+++ Selected extract +++

EverythingRightPlace
EverythingRightPlace

Reputation: 1197

Matching all the numbers

I asked in another topic about matching numbers like 123. This was too narrow and as I get deeper into Regex I see that you really have to define anything. So I asked for exponential notation and got an answer in this post: /^keyword\s+(-?(?:\d+|\d*\.\d*)(?:[Ee]-?(?:\d+|\d*\.\d*))?)/. I tried to understand this but failed so far.

So I ask more specific now. I need to match numbers, I give some examples here:

13
-999
83.12300
.151
-.213
1e14
124e2
-9e-4

You got it, the regular math stuff.

And to be even more specific I give you my Perl code for this. I am searching for keyword on a line and need to get a value from this line. I'd like to get this value in one Regex because my workaround with the or-statement || seems to cause problems.

my $value;
open(FILE,"data.dat") or die "error on opening data: $!\n";
while (my $line = <FILE>) {
        if (($line =~ /^keyword\s+(-?(?:\d+|\d*\.\d*)(?:[Ee]-?(?:\d+|\d*\.\d*))?)/x) || ($line =~ /^keyword\s*(\d*\.\d*)/)) {
                $value = $1;
        };
}
close(FILE);

Edit

Thx to all for the hints so far.

Upvotes: 1

Views: 711

Answers (4)

EverythingRightPlace
EverythingRightPlace

Reputation: 1197

Thank to your informative postings and the stuff I read the last days, I was able to understand more of the regex-structure. So for this rather simple task I don't want to use additional modules/packages and want to stick to regex. I made some tests and changes to leave out redundancy and adjust to my task. So I won't have several numbers on one line and there can be whitespace on the line. Also, the end of a number is defined by a semicolon. To summarize, I post my final code. Thanks all for the help.

+++ Information supplied +++

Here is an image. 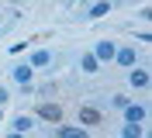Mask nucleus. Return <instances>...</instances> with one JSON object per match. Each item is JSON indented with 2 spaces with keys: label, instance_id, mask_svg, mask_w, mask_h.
I'll use <instances>...</instances> for the list:
<instances>
[{
  "label": "nucleus",
  "instance_id": "18",
  "mask_svg": "<svg viewBox=\"0 0 152 138\" xmlns=\"http://www.w3.org/2000/svg\"><path fill=\"white\" fill-rule=\"evenodd\" d=\"M0 121H4V110H0Z\"/></svg>",
  "mask_w": 152,
  "mask_h": 138
},
{
  "label": "nucleus",
  "instance_id": "8",
  "mask_svg": "<svg viewBox=\"0 0 152 138\" xmlns=\"http://www.w3.org/2000/svg\"><path fill=\"white\" fill-rule=\"evenodd\" d=\"M28 66H31V69H45V66H52V52H48V48H35L31 59H28Z\"/></svg>",
  "mask_w": 152,
  "mask_h": 138
},
{
  "label": "nucleus",
  "instance_id": "17",
  "mask_svg": "<svg viewBox=\"0 0 152 138\" xmlns=\"http://www.w3.org/2000/svg\"><path fill=\"white\" fill-rule=\"evenodd\" d=\"M80 4H90V0H80Z\"/></svg>",
  "mask_w": 152,
  "mask_h": 138
},
{
  "label": "nucleus",
  "instance_id": "10",
  "mask_svg": "<svg viewBox=\"0 0 152 138\" xmlns=\"http://www.w3.org/2000/svg\"><path fill=\"white\" fill-rule=\"evenodd\" d=\"M10 128H14V131H21V135H31V128H35V118H31V114H18Z\"/></svg>",
  "mask_w": 152,
  "mask_h": 138
},
{
  "label": "nucleus",
  "instance_id": "7",
  "mask_svg": "<svg viewBox=\"0 0 152 138\" xmlns=\"http://www.w3.org/2000/svg\"><path fill=\"white\" fill-rule=\"evenodd\" d=\"M56 135L59 138H90V131H86L83 124H80V128H76V124H56Z\"/></svg>",
  "mask_w": 152,
  "mask_h": 138
},
{
  "label": "nucleus",
  "instance_id": "20",
  "mask_svg": "<svg viewBox=\"0 0 152 138\" xmlns=\"http://www.w3.org/2000/svg\"><path fill=\"white\" fill-rule=\"evenodd\" d=\"M56 138H59V135H56Z\"/></svg>",
  "mask_w": 152,
  "mask_h": 138
},
{
  "label": "nucleus",
  "instance_id": "5",
  "mask_svg": "<svg viewBox=\"0 0 152 138\" xmlns=\"http://www.w3.org/2000/svg\"><path fill=\"white\" fill-rule=\"evenodd\" d=\"M31 76H35V69H31L28 62H18V66H10V80L18 83V86H28Z\"/></svg>",
  "mask_w": 152,
  "mask_h": 138
},
{
  "label": "nucleus",
  "instance_id": "4",
  "mask_svg": "<svg viewBox=\"0 0 152 138\" xmlns=\"http://www.w3.org/2000/svg\"><path fill=\"white\" fill-rule=\"evenodd\" d=\"M121 114H124V121H132V124H142V121L149 118V110H145L142 104H132V100L121 107Z\"/></svg>",
  "mask_w": 152,
  "mask_h": 138
},
{
  "label": "nucleus",
  "instance_id": "2",
  "mask_svg": "<svg viewBox=\"0 0 152 138\" xmlns=\"http://www.w3.org/2000/svg\"><path fill=\"white\" fill-rule=\"evenodd\" d=\"M114 10V0H94V4H86V10L80 14V18H86V21H97V18H107Z\"/></svg>",
  "mask_w": 152,
  "mask_h": 138
},
{
  "label": "nucleus",
  "instance_id": "14",
  "mask_svg": "<svg viewBox=\"0 0 152 138\" xmlns=\"http://www.w3.org/2000/svg\"><path fill=\"white\" fill-rule=\"evenodd\" d=\"M128 100H132V97H124V93H114V97H111V107H114V110H121Z\"/></svg>",
  "mask_w": 152,
  "mask_h": 138
},
{
  "label": "nucleus",
  "instance_id": "19",
  "mask_svg": "<svg viewBox=\"0 0 152 138\" xmlns=\"http://www.w3.org/2000/svg\"><path fill=\"white\" fill-rule=\"evenodd\" d=\"M62 4H69V0H62Z\"/></svg>",
  "mask_w": 152,
  "mask_h": 138
},
{
  "label": "nucleus",
  "instance_id": "15",
  "mask_svg": "<svg viewBox=\"0 0 152 138\" xmlns=\"http://www.w3.org/2000/svg\"><path fill=\"white\" fill-rule=\"evenodd\" d=\"M7 100H10V90H7V86H0V107H4Z\"/></svg>",
  "mask_w": 152,
  "mask_h": 138
},
{
  "label": "nucleus",
  "instance_id": "9",
  "mask_svg": "<svg viewBox=\"0 0 152 138\" xmlns=\"http://www.w3.org/2000/svg\"><path fill=\"white\" fill-rule=\"evenodd\" d=\"M104 121V114H100V107H80V124H100Z\"/></svg>",
  "mask_w": 152,
  "mask_h": 138
},
{
  "label": "nucleus",
  "instance_id": "12",
  "mask_svg": "<svg viewBox=\"0 0 152 138\" xmlns=\"http://www.w3.org/2000/svg\"><path fill=\"white\" fill-rule=\"evenodd\" d=\"M80 69H83V73H97V69H100V62H97V55H94V52L80 55Z\"/></svg>",
  "mask_w": 152,
  "mask_h": 138
},
{
  "label": "nucleus",
  "instance_id": "11",
  "mask_svg": "<svg viewBox=\"0 0 152 138\" xmlns=\"http://www.w3.org/2000/svg\"><path fill=\"white\" fill-rule=\"evenodd\" d=\"M128 83H132L135 90H145L149 86V69H132L128 73Z\"/></svg>",
  "mask_w": 152,
  "mask_h": 138
},
{
  "label": "nucleus",
  "instance_id": "6",
  "mask_svg": "<svg viewBox=\"0 0 152 138\" xmlns=\"http://www.w3.org/2000/svg\"><path fill=\"white\" fill-rule=\"evenodd\" d=\"M114 62L124 66V69H132V66L138 62V52H135V45H121L118 52H114Z\"/></svg>",
  "mask_w": 152,
  "mask_h": 138
},
{
  "label": "nucleus",
  "instance_id": "1",
  "mask_svg": "<svg viewBox=\"0 0 152 138\" xmlns=\"http://www.w3.org/2000/svg\"><path fill=\"white\" fill-rule=\"evenodd\" d=\"M35 118H38V121H52V124H59V121H62V107H59L56 100H42V104H38V110H35Z\"/></svg>",
  "mask_w": 152,
  "mask_h": 138
},
{
  "label": "nucleus",
  "instance_id": "3",
  "mask_svg": "<svg viewBox=\"0 0 152 138\" xmlns=\"http://www.w3.org/2000/svg\"><path fill=\"white\" fill-rule=\"evenodd\" d=\"M114 52H118V45H114L111 38H100V42L94 45V55H97V62H100V66H104V62H111V59H114Z\"/></svg>",
  "mask_w": 152,
  "mask_h": 138
},
{
  "label": "nucleus",
  "instance_id": "16",
  "mask_svg": "<svg viewBox=\"0 0 152 138\" xmlns=\"http://www.w3.org/2000/svg\"><path fill=\"white\" fill-rule=\"evenodd\" d=\"M7 138H24V135H21V131H10V135H7Z\"/></svg>",
  "mask_w": 152,
  "mask_h": 138
},
{
  "label": "nucleus",
  "instance_id": "13",
  "mask_svg": "<svg viewBox=\"0 0 152 138\" xmlns=\"http://www.w3.org/2000/svg\"><path fill=\"white\" fill-rule=\"evenodd\" d=\"M145 128L142 124H132V121H124V128H121V138H142Z\"/></svg>",
  "mask_w": 152,
  "mask_h": 138
}]
</instances>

+++

Exercise aim -> Repeat the regex thread word for word, beginning at "Thank to your" and stopping after "for the help.". Rely only on the regex thread.

Solution to the problem ->
Thank to your informative postings and the stuff I read the last days, I was able to understand more of the regex-structure. So for this rather simple task I don't want to use additional modules/packages and want to stick to regex. I made some tests and changes to leave out redundancy and adjust to my task. So I won't have several numbers on one line and there can be whitespace on the line. Also, the end of a number is defined by a semicolon. To summarize, I post my final code. Thanks all for the help.